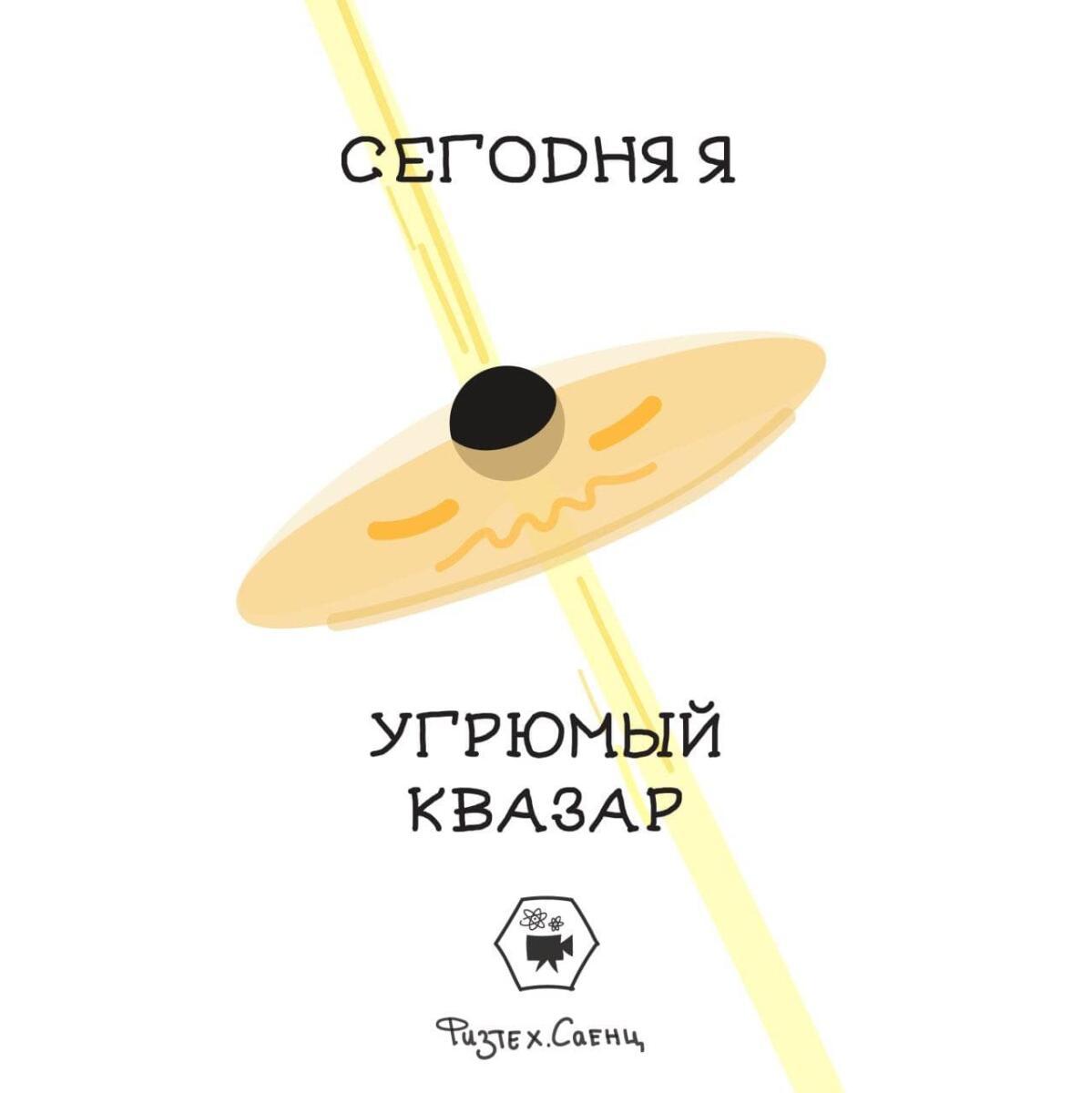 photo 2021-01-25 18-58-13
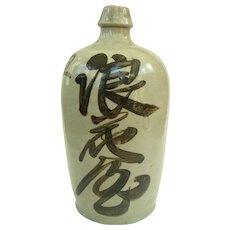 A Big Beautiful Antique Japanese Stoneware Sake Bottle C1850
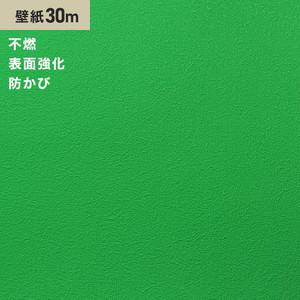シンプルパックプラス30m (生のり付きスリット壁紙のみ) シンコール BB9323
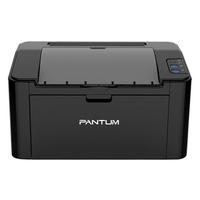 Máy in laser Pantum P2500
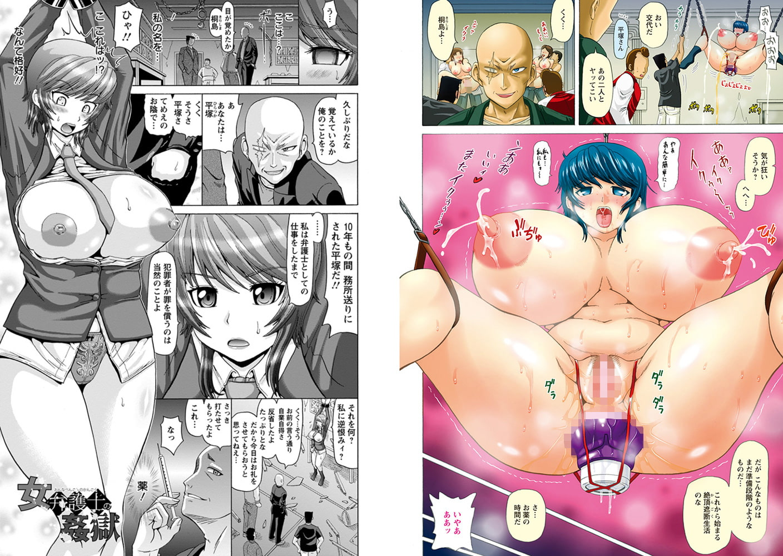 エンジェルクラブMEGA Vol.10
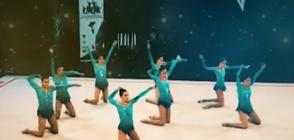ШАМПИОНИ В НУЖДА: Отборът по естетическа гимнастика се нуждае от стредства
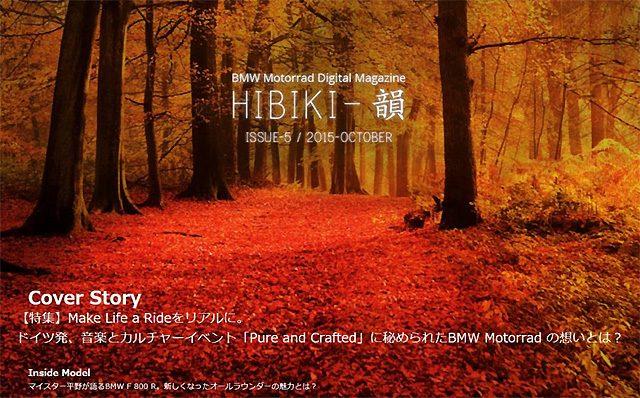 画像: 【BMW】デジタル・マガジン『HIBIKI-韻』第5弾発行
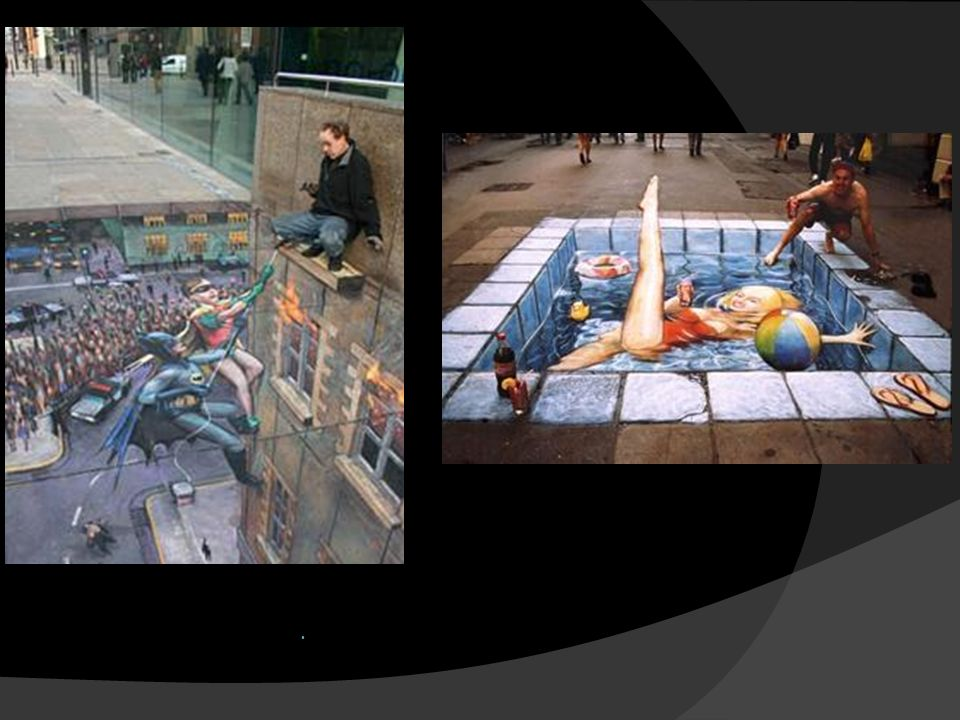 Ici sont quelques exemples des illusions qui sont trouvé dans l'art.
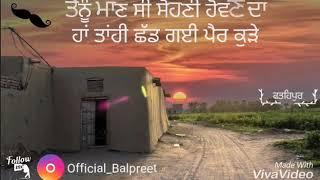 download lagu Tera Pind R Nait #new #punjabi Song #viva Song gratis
::::::
• Work instructions: Output the complete listing exactly as it appears, except for the images.

• Answer to this exercise:
 photo 2021-01-25 18-58-13
 A Big Beautiful Antique Japanese Stoneware Sake Bottle C1850
シンプルパックプラス30m (生のり付きスリット壁紙のみ) シンコール BB9323
 Máy in laser Pantum P2500
 エンジェルクラブMEGA Vol.10
ШАМПИОНИ В НУЖДА: Отборът по естетическа гимнастика се нуждае от стредства
 画像: 【BMW】デジタル・マガジン『HIBIKI-韻』第5弾発行
 Ici sont quelques exemples des illusions qui sont trouvé dans l'art.
 download lagu Tera Pind R Nait #new #punjabi Song #viva Song gratis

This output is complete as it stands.